> _WHAT IS REQUIRED_
Using the data that follows, give again word for word the lines between the one holding "презентации к учебнику мордковича 5 класс" and the one holding "VJSDIUD Bufanda chal", inclusive. Omit the pictures.

========

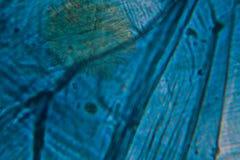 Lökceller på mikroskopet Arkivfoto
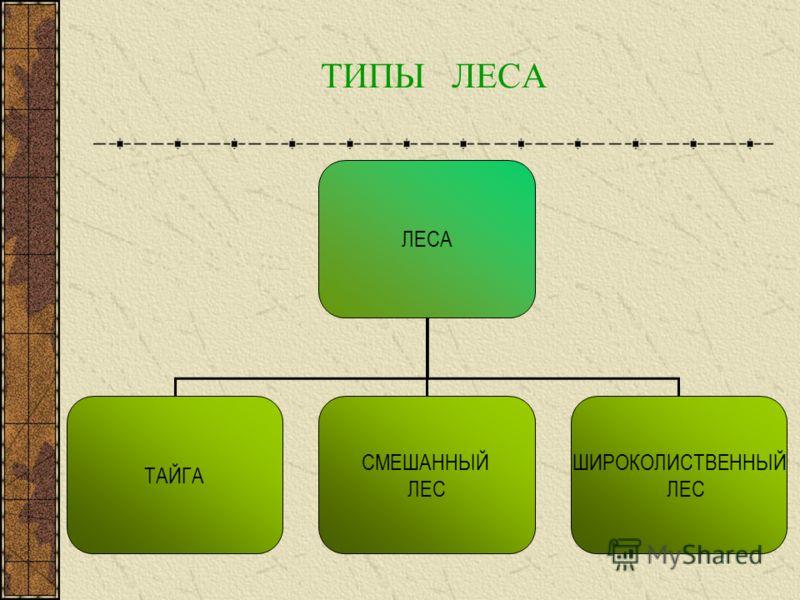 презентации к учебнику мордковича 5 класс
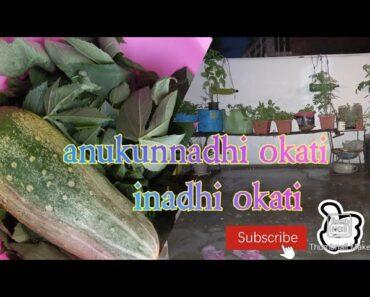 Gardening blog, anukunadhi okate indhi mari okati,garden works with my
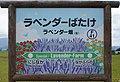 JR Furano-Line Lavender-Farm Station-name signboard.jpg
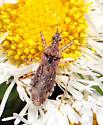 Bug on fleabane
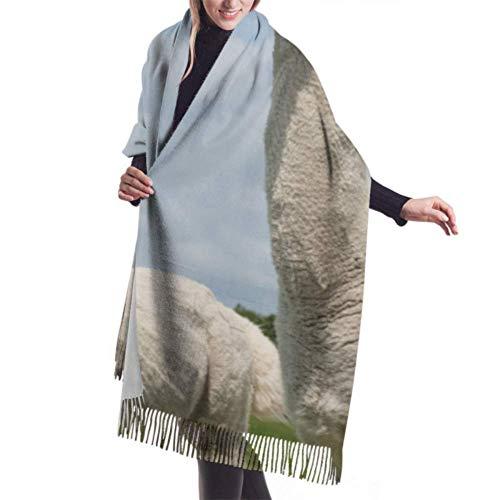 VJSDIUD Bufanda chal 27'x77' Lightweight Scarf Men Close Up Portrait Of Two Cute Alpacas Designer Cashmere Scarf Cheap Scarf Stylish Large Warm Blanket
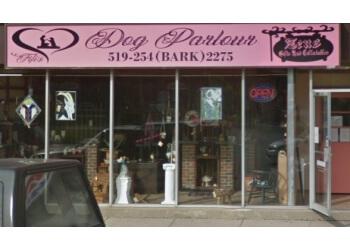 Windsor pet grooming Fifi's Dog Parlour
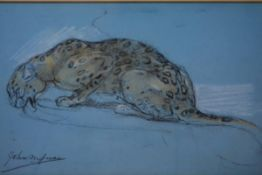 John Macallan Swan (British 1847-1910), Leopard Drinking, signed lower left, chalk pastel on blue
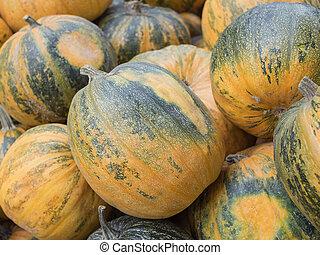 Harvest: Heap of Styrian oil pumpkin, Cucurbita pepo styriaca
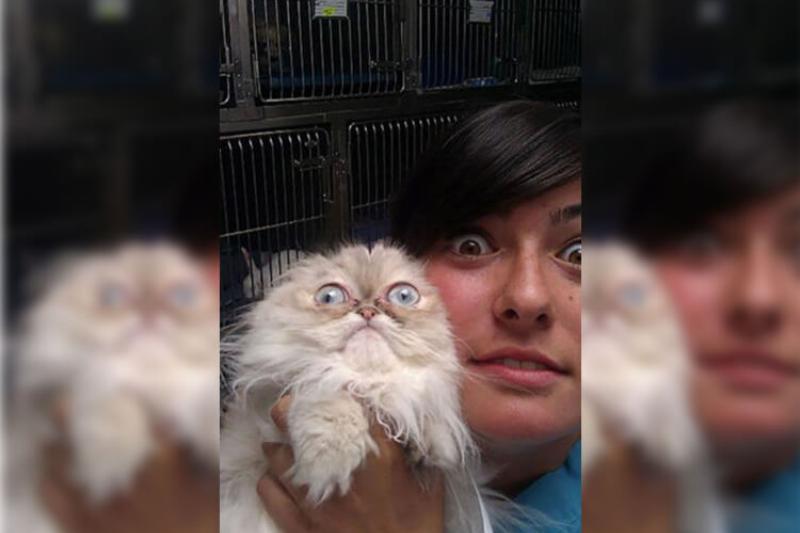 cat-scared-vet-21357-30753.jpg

========

> _TASK SOLUTION_
 презентации к учебнику мордковича 5 класс
 Gardening blog, anukunadhi okate indhi mari okati,garden works with my
 JR Furano-Line Lavender-Farm Station-name signboard.jpg
 Bug on fleabane
 VJSDIUD Bufanda chal 27'x77' Lightweight Scarf Men Close Up Portrait Of Two Cute Alpacas Designer Cashmere Scarf Cheap Scarf Stylish Large Warm Blanket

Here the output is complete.